EXTRACT TO READ.
++++

Our Catholic Church holds every life sacred, from the unborn child in her or his mother’s womb to the person dying of illness, accident, violence or old age. This month we commemorated the 45th anniversary of Roe v. Wade, the Supreme Court decision that declared all state laws against abortion null and void. Also in January, we observe Poverty Awareness Month. Both observances serve as a reminder of the work ahead of us to convince the world in which we live that the dignity of the human person is the foundation of a moral vision for society. We are called to go to the peripheries — through prayer, action and/or advocacy — to bring about the changes necessary to ensure that every life is protected and the dignity of every human person is respected.
In 2013, during the conclave to elect a new pope, then-Cardinal Jorge Bergoglio gave a short speech to his fellow cardinals on going to the peripheries. He said: “The Church is called to come out of herself and go to the peripheries, not only geographically, but also the existential peripheries: the mystery of sin, of pain, of injustice, of ignorance and indifference to religion, of intellectual currents, and of all misery.”
A story in this week’s Catholic Messenger illustrates how Bishop Thomas Zinkula has taken the Holy Father’s message to heart in his visits to the peripheries in the Diocese of Davenport. The peripheries are places to encounter the other, which Pope Francis calls clergy and lay people to do, as Christ instructed his followers to do in Matthew 25, the bishop says.

++++

SOURCE MATERIAL.
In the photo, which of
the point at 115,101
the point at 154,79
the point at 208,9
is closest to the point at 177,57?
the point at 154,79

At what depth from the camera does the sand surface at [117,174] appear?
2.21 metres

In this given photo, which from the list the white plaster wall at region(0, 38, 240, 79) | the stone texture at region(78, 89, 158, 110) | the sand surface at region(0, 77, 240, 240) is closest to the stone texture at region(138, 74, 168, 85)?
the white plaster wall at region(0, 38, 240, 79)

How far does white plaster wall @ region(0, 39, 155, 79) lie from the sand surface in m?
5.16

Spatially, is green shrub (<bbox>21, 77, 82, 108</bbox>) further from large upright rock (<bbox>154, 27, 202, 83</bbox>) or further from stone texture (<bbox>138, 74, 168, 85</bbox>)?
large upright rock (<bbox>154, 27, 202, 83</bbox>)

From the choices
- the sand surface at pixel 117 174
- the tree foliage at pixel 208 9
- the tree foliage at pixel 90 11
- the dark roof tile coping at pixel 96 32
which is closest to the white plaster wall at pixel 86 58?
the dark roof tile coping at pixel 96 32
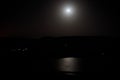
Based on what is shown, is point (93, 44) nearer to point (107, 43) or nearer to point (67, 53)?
point (107, 43)

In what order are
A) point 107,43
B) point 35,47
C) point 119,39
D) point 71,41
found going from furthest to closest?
point 71,41, point 119,39, point 107,43, point 35,47

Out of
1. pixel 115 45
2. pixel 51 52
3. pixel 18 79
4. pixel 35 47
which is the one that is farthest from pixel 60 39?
pixel 18 79

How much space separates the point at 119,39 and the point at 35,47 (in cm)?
4467

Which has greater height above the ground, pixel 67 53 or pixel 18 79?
pixel 18 79

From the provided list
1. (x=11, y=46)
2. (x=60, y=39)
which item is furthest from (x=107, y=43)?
(x=11, y=46)

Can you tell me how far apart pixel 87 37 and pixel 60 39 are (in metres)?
15.9

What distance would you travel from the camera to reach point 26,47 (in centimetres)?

++++

COMPLETE THE FOLLOWING.
(1) Answer these questions about the passage on the peripheries:
(a) Which anniversary of Roe v. Wade was commemorated this month?
(b) In what year did then-Cardinal Jorge Bergoglio speak to his fellow cardinals about going to the peripheries?
(c) Which chapter of Matthew records Christ's instruction to his followers, according to the bishop?
(2) Transcribe the passage on the peripheries from "Our Catholic Church" up to and including "person is respected.".
(3) Pick up the passage on the peripheries after its last sentence and keep writing it.
The rows were taken from a different source than the passage on the peripheries.

ANSWERS.
(1)
(a) The 45th anniversary.
(b) 2013.
(c) Matthew 25.

(2)
Our Catholic Church holds every life sacred, from the unborn child in her or his mother’s womb to the person dying of illness, accident, violence or old age. This month we commemorated the 45th anniversary of Roe v. Wade, the Supreme Court decision that declared all state laws against abortion null and void. Also in January, we observe Poverty Awareness Month. Both observances serve as a reminder of the work ahead of us to convince the world in which we live that the dignity of the human person is the foundation of a moral vision for society. We are called to go to the peripheries — through prayer, action and/or advocacy — to bring about the changes necessary to ensure that every life is protected and the dignity of every human person is respected.

(3)
So where do we begin? The Iowa Catholic Conference (ICC), the official public policy voice of Iowa’s bishops, has developed a list of legislative priorities for 2018 (iowacatholicconference.org). These priorities embrace Catholic teaching and the mandate of Matthew 25. “We support the protection of human life from conception until natural death,” the ICC states. “This can include supporting legislation that reduces the incidence and harmful effects of abortion, opposing assisted suicide, and strengthening a culture of life. We promote the common good, which is comprised of ‘the sum total of social conditions which allow people, either as groups or as individuals, to reach their fulfillment more fully and more easily.’”
Going to the peripheries to protect life can be a physical effort. Serve a meal to people in need in your community, volunteer at a food pantry, tutor a child or adult, mentor a parolee, or help out at a pro-life center. For suggestions about how to be of assistance, ask your parish leaders or Kent Ferris, director of the Diocese of Davenport’s Social Action Office at (563) 888-4211 or email@example.com.
Going to the peripheries to protect life can focus on advocacy. Research topics you care about: conscience protection, the Born Alive Survivors Protection Act, immigration, health care, Medicaid, physician-assisted suicide and water quality, among others. Information is available on the ICC website (iowacatholicconference.org) and the USCCB website (www.usccb.org) and the diocesan Social Action Office’s “Two Feet Newsletter” (http://bit.ly/TwoFeetNewsletter). Each resource provides information about how to contact elected representatives so that you can follow through on advocacy efforts.
Going to the peripheries to protect life can focus on prayer and spiritual reading. Pope Francis’ “Share the Journey” campaign provides prayers and stories to walk in solidarity with refugees and migrants (www.sharejourney.org). Catholic Relief Service (www.crs.org) offers a monthly prayer on various topics, such as this month’s “Cry of Peace.” The USCCB will conclude a 9 Days for Life novena Jan. 26 (www.usccb.org). The Liturgy of the Hours, the official prayer of the church, is another way for people of faith to fortify their efforts to protect life. Consider reading papal encyclicals and letters — from Pope Paul the VI’s encyclical “Humane Vitae” to Pope Francis’ letter “Amoris Laetitia” (on marriage and family) to get a broader perspective on issues of life.
Our desire to protect life requires each of us to go beyond ourselves, to go beyond the familiar places … to go to the peripheries to recognize the face of Christ.